Stopping MediaWiki Spam with Dynamic Questy Captchas
This method of using Questy Captcha has been defeated by some spammers. Please check out my updated dynamic Questy Captcha method. MediaWiki websites are often plagued by spammers. It’s annoying in the extreme. If you setup a blank MediaWiki website and do nothing it is likely that within a couple of weeks your site will be found, and in a matter of days you will have thousands of spam user accounts and tens of thousands of pages of spam. There are a number of ways to stop wikispam. I tried using Recaptcha to little benefit. I still got a large number of spam registrations on my publicly available wikis. I’ve found the combination below to be incredible efficient.
I started to use QuestyCaptcha which is a plugin for the ConfirmEdit extension (WikiApiary) which uses a simple question/answer paradigm and that worked well. However, the hard part with Questy is figuring out what questions to use. Particularly if your wiki is global, you need to avoid using questions that are specific to one culture or location, or even language. What color is the sky? Well, in what language? For WikiApiary I want to make sure that people from anywhere are able to register. I started with simple questions, like “What is the name of this website?” but that was quickly defeated and spam registrations started showing up. What to do?
I decided to see if QuestyCaptcha could accommodate dynamic questions
and it can! So, the first thing I did was decide to use a question that
required someone to know something generic, but could also be easily
found with a single click on a URL. My choice was to ask about the GMT
time, because if you search for “gmt time” on
Google, it tells you the
answer.

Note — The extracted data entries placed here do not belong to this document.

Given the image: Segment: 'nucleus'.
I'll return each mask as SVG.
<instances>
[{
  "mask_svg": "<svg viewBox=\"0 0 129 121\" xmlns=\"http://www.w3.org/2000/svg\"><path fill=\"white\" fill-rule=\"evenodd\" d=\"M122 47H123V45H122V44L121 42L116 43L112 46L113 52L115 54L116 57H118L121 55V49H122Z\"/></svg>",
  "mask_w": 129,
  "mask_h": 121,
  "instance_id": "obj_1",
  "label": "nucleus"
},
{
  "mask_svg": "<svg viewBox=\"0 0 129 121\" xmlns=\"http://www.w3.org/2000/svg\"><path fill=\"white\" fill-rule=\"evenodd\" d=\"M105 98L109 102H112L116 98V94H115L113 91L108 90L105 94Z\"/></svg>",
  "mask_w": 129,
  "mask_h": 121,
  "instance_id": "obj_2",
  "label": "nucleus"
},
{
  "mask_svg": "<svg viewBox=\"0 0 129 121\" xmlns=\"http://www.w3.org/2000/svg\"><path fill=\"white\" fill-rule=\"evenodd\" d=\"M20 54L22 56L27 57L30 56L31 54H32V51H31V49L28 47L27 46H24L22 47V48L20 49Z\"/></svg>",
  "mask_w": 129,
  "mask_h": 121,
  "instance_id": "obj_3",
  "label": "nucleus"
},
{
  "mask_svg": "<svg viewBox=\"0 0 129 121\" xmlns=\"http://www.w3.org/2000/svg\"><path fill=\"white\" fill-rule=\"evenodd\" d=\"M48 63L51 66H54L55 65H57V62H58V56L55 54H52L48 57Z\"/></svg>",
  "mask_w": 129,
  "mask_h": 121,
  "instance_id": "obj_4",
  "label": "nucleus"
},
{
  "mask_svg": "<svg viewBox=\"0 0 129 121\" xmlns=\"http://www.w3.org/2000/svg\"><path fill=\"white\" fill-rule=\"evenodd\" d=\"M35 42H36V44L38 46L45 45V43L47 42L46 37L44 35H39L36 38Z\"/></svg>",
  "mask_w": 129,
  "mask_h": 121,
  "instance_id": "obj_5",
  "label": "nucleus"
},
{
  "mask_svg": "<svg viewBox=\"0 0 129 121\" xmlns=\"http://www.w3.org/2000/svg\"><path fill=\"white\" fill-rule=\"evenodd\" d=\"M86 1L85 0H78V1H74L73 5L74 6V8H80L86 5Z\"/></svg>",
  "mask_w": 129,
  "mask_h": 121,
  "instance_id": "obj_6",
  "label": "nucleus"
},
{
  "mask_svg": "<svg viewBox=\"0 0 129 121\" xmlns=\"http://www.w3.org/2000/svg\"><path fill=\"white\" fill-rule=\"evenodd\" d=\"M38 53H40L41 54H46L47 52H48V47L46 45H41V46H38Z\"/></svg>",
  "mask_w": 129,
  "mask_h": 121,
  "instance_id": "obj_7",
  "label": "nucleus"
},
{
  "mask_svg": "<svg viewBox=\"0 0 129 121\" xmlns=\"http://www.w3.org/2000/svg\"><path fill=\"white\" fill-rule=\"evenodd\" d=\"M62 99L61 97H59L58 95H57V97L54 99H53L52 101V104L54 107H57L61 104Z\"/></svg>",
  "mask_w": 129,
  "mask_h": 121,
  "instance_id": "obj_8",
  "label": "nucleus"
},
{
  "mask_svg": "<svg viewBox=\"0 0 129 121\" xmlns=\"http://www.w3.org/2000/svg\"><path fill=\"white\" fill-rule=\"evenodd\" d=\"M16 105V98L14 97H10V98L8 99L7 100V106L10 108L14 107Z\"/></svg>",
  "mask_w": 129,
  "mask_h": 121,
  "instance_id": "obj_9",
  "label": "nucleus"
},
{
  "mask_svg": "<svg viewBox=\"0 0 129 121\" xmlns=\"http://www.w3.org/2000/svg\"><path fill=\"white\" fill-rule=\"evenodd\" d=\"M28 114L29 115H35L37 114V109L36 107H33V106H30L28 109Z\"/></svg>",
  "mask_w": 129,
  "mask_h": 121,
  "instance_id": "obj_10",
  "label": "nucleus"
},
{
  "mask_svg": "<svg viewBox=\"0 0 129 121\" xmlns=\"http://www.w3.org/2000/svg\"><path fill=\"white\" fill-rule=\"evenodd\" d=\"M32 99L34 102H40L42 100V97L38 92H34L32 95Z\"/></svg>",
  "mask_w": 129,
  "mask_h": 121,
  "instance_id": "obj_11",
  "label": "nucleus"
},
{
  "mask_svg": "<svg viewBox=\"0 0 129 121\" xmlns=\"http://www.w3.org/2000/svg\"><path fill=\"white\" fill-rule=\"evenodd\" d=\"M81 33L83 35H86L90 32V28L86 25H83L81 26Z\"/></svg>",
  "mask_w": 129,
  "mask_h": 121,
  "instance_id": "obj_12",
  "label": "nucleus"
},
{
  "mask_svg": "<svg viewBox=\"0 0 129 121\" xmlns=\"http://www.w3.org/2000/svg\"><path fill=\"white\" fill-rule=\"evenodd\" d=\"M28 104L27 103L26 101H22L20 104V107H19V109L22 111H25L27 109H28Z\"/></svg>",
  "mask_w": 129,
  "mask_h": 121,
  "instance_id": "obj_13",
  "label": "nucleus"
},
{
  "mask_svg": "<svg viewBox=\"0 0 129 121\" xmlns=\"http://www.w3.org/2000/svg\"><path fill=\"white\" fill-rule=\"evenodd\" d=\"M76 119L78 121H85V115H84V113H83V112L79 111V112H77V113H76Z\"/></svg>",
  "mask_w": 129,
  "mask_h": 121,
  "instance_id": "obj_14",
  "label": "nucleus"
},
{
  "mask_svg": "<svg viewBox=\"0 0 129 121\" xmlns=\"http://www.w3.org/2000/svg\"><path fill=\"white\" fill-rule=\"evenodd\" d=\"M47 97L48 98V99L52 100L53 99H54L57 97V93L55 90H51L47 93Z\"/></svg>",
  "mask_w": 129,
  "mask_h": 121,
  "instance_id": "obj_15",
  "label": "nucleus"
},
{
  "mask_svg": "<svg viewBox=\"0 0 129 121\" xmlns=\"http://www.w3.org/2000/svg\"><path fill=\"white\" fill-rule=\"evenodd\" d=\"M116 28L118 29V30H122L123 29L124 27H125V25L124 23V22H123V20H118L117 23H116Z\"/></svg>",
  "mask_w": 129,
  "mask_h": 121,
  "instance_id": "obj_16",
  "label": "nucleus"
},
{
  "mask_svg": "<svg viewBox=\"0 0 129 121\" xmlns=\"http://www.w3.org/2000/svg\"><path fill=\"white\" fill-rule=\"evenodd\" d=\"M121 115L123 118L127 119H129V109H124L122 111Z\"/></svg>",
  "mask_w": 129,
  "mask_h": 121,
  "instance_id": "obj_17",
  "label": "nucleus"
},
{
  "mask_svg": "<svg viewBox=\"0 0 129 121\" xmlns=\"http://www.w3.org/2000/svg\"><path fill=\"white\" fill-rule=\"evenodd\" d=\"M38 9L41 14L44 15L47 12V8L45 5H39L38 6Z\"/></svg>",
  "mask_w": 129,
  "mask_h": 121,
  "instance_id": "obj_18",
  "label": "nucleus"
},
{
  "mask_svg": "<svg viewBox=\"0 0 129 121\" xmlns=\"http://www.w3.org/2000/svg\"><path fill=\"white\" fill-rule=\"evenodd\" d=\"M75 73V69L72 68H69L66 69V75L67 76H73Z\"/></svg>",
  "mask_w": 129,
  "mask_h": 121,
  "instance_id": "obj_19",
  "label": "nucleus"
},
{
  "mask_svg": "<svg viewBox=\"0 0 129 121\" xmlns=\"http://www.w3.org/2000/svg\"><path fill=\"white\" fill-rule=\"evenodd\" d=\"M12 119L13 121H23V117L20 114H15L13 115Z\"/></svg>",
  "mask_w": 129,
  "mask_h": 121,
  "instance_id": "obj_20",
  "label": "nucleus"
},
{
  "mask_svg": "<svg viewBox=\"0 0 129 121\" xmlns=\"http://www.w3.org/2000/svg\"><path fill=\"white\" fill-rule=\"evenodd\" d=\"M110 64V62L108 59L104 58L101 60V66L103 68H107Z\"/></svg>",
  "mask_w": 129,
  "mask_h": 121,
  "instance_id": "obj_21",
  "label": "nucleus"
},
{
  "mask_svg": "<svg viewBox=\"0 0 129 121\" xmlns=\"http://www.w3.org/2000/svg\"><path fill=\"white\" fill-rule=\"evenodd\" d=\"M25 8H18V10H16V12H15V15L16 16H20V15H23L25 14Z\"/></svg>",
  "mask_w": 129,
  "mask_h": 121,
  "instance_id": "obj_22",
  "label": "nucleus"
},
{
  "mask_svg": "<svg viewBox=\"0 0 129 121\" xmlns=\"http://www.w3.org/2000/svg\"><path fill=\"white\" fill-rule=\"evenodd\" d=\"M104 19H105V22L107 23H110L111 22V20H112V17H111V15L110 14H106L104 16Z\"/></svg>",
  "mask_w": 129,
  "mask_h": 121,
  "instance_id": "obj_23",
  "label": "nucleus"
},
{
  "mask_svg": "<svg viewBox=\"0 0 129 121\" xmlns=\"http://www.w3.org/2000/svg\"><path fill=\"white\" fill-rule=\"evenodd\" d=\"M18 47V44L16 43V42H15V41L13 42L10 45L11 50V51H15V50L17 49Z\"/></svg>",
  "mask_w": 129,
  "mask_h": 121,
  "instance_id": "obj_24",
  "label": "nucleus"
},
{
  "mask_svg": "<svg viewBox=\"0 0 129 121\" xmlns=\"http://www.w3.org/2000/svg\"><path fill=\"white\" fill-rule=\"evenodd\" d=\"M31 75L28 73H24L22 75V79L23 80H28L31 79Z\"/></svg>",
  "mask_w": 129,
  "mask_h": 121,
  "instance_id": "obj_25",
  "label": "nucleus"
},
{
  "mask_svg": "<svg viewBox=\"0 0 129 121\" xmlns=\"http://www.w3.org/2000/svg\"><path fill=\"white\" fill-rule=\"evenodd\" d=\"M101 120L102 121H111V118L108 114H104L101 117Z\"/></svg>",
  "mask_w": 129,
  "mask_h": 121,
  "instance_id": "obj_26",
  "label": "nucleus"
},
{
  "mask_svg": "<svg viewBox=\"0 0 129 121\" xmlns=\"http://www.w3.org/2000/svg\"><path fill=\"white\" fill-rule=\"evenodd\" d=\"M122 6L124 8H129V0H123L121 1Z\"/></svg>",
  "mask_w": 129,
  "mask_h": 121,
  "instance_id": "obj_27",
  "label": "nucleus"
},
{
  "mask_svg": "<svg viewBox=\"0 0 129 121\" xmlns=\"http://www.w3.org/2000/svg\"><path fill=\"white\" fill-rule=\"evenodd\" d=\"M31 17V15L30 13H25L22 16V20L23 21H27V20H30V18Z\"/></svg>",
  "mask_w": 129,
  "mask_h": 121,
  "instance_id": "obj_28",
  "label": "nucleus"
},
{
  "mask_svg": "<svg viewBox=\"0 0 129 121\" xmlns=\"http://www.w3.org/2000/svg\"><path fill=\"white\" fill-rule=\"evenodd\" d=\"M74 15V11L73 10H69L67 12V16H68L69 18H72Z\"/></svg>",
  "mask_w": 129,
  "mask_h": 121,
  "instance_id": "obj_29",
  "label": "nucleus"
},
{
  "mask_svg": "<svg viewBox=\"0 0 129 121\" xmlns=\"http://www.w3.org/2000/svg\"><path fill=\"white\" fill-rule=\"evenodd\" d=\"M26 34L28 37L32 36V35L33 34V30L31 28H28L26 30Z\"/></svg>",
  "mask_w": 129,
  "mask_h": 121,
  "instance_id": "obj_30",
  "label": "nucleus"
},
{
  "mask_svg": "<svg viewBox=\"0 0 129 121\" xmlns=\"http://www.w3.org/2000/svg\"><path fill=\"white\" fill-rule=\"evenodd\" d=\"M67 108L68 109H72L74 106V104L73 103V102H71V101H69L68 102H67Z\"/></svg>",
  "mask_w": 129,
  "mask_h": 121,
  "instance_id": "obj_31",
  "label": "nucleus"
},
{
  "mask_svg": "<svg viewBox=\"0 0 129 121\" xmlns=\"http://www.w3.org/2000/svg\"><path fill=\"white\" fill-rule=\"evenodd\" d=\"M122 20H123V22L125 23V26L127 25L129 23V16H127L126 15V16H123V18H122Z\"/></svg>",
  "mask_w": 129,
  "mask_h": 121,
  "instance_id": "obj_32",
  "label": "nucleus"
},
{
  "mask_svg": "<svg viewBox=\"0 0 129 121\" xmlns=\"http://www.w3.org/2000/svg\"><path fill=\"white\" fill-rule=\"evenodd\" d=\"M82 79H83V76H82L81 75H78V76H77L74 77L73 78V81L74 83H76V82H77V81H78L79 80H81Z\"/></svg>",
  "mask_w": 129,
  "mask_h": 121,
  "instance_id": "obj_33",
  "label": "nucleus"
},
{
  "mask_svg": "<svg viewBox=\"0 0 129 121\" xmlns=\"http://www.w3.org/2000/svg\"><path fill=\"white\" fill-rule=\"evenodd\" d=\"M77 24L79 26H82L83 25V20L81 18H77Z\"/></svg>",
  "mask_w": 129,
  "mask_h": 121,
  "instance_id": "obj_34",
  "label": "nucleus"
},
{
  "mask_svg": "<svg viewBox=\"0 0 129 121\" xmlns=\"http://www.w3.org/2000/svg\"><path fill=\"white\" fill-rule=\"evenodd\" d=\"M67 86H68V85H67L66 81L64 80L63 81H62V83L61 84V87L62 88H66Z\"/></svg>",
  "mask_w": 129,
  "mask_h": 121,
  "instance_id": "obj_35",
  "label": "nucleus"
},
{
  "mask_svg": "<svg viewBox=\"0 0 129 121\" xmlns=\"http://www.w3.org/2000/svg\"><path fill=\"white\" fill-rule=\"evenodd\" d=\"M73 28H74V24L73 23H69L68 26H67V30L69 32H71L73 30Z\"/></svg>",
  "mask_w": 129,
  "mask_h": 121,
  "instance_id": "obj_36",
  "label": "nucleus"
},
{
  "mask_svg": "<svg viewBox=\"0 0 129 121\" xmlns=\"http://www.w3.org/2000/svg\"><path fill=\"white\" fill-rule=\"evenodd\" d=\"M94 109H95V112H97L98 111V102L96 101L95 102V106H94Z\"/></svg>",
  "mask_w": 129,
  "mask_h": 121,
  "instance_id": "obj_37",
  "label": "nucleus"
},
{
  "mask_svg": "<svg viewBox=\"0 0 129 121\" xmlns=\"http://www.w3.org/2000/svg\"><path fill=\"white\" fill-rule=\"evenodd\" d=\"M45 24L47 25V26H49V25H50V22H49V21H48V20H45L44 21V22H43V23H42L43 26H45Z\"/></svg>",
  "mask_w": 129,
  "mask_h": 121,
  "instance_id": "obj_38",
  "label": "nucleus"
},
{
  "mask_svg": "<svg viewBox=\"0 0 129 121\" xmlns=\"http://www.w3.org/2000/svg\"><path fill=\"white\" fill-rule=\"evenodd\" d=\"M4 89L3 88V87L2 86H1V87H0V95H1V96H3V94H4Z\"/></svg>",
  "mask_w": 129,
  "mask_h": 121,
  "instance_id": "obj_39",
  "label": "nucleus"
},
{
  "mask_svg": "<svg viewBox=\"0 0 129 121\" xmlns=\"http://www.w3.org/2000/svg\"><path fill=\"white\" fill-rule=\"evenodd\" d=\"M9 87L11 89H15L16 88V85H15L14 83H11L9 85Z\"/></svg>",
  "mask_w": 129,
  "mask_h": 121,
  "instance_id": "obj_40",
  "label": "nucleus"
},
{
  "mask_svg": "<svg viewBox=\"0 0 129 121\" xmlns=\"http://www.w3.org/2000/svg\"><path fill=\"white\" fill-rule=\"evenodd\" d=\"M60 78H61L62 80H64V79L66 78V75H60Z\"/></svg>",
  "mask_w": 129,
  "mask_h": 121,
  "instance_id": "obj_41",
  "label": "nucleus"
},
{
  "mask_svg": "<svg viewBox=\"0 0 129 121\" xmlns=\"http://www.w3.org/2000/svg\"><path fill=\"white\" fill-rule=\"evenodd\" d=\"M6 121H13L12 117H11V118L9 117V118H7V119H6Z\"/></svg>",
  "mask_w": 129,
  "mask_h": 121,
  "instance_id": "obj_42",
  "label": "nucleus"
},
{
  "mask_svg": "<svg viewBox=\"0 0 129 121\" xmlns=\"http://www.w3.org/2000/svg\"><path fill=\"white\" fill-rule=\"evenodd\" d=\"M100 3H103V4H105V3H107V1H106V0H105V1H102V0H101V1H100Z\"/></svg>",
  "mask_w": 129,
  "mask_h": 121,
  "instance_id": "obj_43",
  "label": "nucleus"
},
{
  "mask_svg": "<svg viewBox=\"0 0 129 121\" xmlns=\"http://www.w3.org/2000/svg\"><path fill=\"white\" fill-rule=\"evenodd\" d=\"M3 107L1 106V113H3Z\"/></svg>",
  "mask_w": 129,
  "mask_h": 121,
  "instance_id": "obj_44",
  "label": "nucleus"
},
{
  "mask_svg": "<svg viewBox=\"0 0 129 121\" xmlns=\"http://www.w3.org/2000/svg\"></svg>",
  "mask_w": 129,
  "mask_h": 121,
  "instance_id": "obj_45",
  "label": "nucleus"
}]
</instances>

The PHP function gmdate
will also give the
answer. So I created two questions that asked for the day of the week
and the hour (24 hour time) at GMT, and provide hyperlinks to the
answer. This worked great!
Then I decided to go a little further and ask a very dynamic question.
This time I generated an 8 character random string, and ask the user to
identify one of the characters in the string. No language issue! No
culture challenges! Simple. Here is the code for both of these solutions
as it would appear in your LocalSettings.php
file.
# Let's stop MediaWiki registration spam
require_once( "$IP/extensions/ConfirmEdit/ConfirmEdit.php" );
require_once("$IP/extensions/ConfirmEdit/QuestyCaptcha.php");
$wgCaptchaClass = 'QuestyCaptcha';
# Set questions for Questy
# First a couple that can be answered with a linked to Google search
$wgCaptchaQuestions[] = array (
'question' => "What day of the week is it at <a href="http://google.com/search?q=gmt+time">Greenwich Mean Time</a> (GMT) right now?",
'answer' => gmdate("l")
);
$wgCaptchaQuestions[] = array (
'question' => "In 24-hour format, what hour is it in <a href="http://google.com/search?q=gmt+time">Greenwich Mean Time</a> (GMT) right now?",
'answer' => gmdate("G")
);
# Now a more complicated one
# Generate a random string 8 characters long
$myChallengeString = substr(md5(uniqid(mt_rand(), true)), 0, 8);
# Pick a random location in those 8 strings
$myChallengeIndex = rand(0, 7) + 1;
# Let's use words to describe the position, just to make it a bit more complicated
$myChallengePositions = array ('first', 'second', 'third', 'fourth', 'fifth', 'sixth', 'seventh', 'eighth');
$myChallengePositionName = $myChallengePositions[$myChallengeIndex - 1];
# Build the question/anwer
$wgCaptchaQuestions[] = array (
'question' => "Please provide the $myChallengePositionName character from the sequence <code>$myChallengeString</code>:",
'answer' => $myChallengeString[$myChallengeIndex - 1]
);
# Skip CAPTCHA for people who have confirmed emails
$wgGroupPermissions['emailconfirmed']['skipcaptcha'] = true;
$ceAllowConfirmedEmail = true;
After putting these in place I’ve had nearly zero spam registrations (1 or 2 were clearly done by a human testing it). Now, can this be broken? Sure, easily. But not nearly as easy as static questions that could be harvested by a person and then put into a tool to automatically create accounts. In order to attack me, spammers would have to write a special handler that dealt with the randomness of the questions. This is very unlikely.
Feel free to use these examples, or, use other dynamic question/answer combinations. It’s not obvious that this type of configuration works with QuestyCaptcha, but it does and it allows for very powerful spam blocking.